In-Depth Machine Learning for Teens: Neural Networks

13 min readAug 21, 2022

A neural network is a concept that tries to mimic the brain. Without going too deep, let’s dive into the basics of how the brain (as well as other neurons) works.

Note From Author

As of now, this article is part of a series with 5 others. It is recommended that you read them in order, but feel free to skip any if you already know the material. Keep in mind that material from the previous articles may (and most probably will) be referenced at multiple points in this article — especially gradient descent, the keystone of all machine learning.

Survey

If you wouldn’t mind, please fill out this short survey before reading this article! It is optionally anonymous and would help me, especially when improving the quality of these articles.

Neural Networks Survey

Biological Neurons

Neurons are used throughout the human body to relay information. On a broad scale, humans typically have three classes of neurons — sensory neurons, interneurons, and motor neurons.

Sensory neurons sense what’s happening in and outside of the human body, and send signals to the central nervous system (CNS). Interneurons help with relaying information within the CNS. Finally, motor neurons receive signals and translate them into a “reaction” — such as smiling. To draw a few analogies, you can think of our input data as sensory neurons, the processing layers as interneurons, and the output as motor neurons.

Neurons work by transmitting electrical signals between themselves. Greatly simplified, they are “activated” at a certain threshold voltage, at which point they pass the electrical signal to other nearby neurons. Neuron networks work in a similar fashion.

An artistic depiction of neurons and electrical messages. Image source

How do neural networks work?

You’ve probably seen the classic neural network diagram before:

But what does this actually mean? Let’s break it down step by step.

Input Layer

First, you have your input layer. This is where all of your input data starts. The most common way to “feed” this data into the neural network is as a large array, where each row is a single data point, and each column is a feature.

Hidden Layers

As the name implies, these layers are “hidden” from view. This is where all the “black box” magic happens. Each connection from nodes in one layer to another represents multiplication by an arbitrary but fixed value. Then, at each node, the values are summed up, and a sigmoid is applied to transform it into a value between 0 and 1.

The sigmoid that’s applied is referred to as the “activation function”, as it either makes the neuron “active” (close to 1) or “inactive” (close to 0).

The multiplication values are what the training process updates. Each “multiplier” is a separate value of θ, and the values are put into matrices/arrays to deal with them quickly and easily. Each individual θ is called a weight.

Bias Terms

We’re back to bias terms, baby! At the top of each layer, there is an independent node of fixed value 1, that connects to the next layer, but not the previous. This node is called the “bias node”, and collectively they’re called the “bias nodes”. These nodes can be thought of as the “y” term for the next layer, as it shifts the sigmoid’s center over to a “decision boundary” where a shift towards 0 or 1 has greater significance.

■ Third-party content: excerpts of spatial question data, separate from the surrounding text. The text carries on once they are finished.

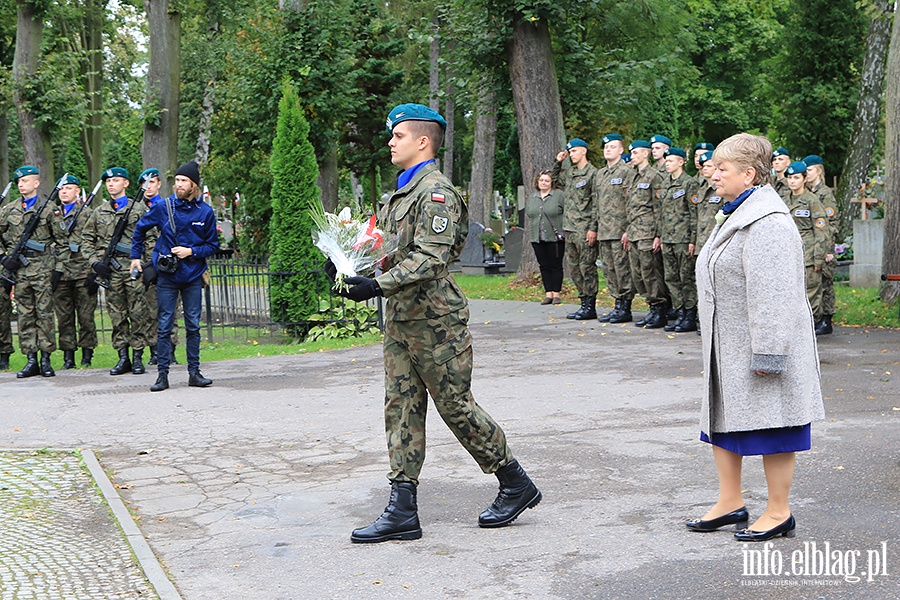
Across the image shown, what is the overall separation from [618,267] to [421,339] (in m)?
9.55

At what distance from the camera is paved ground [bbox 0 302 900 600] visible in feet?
16.3

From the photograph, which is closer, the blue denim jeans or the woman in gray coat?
the woman in gray coat

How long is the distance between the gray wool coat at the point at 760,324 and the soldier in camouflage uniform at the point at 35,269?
9.15 metres

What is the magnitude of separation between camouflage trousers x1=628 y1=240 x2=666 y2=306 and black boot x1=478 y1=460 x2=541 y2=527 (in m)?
8.68

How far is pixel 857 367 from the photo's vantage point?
35.2 ft

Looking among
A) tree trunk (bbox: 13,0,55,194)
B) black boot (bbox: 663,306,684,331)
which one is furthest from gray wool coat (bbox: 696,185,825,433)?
tree trunk (bbox: 13,0,55,194)

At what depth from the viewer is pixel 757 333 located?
16.3 ft

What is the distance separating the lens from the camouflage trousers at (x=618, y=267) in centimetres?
1473

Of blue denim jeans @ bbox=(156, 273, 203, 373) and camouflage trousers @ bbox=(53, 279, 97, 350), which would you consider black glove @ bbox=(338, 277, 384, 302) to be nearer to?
blue denim jeans @ bbox=(156, 273, 203, 373)

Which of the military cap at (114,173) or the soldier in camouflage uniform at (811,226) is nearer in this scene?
the military cap at (114,173)

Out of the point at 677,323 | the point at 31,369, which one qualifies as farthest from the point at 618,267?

As an analogy, you can think of this as the term which raises a neuron near its threshold potential (threshold voltage for activation in biological neurons). At this point, if the incoming inputs are large enough, then the neuron gets activated; otherwise, it remains inactive.

The bias term is a lot like a resting potential.

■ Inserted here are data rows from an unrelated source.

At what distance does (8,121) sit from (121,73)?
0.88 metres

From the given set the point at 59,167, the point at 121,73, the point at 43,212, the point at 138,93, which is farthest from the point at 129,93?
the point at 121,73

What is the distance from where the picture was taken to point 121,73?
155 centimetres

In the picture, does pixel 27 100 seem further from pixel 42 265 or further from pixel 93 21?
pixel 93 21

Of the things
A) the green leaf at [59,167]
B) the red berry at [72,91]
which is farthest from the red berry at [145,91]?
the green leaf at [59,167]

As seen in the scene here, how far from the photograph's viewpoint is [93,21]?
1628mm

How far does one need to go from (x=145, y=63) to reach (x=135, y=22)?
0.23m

In the end, nobody can really visualize how neural networks actually “work” since it simply multiplies by a bunch of values, performs a bunch of sigmoids, and outputs a prediction. This is why a neural network is often referred to as a “black box” — you put something in and get something out, but the inner mechanics are unknown (at least from a human perspective). However, in the end, it’s like a network of on and off switches that filters and propagates only the necessary information forward — much like how neurons in our body function.

Output Layer

The pattern continues! Once again, the last hidden layer is multiplied by a bunch of values, the values are summed up at each node, and a sigmoid is applied.

“Confidence”

If you research neural networks further, you might see models with “confidence scores”. These models typically use something called the softmax function instead of the sigmoid function as the last layer. This ensures that the output nodes sum up to 1, and allows the prediction to be expressed not just by value but its confidence level as well.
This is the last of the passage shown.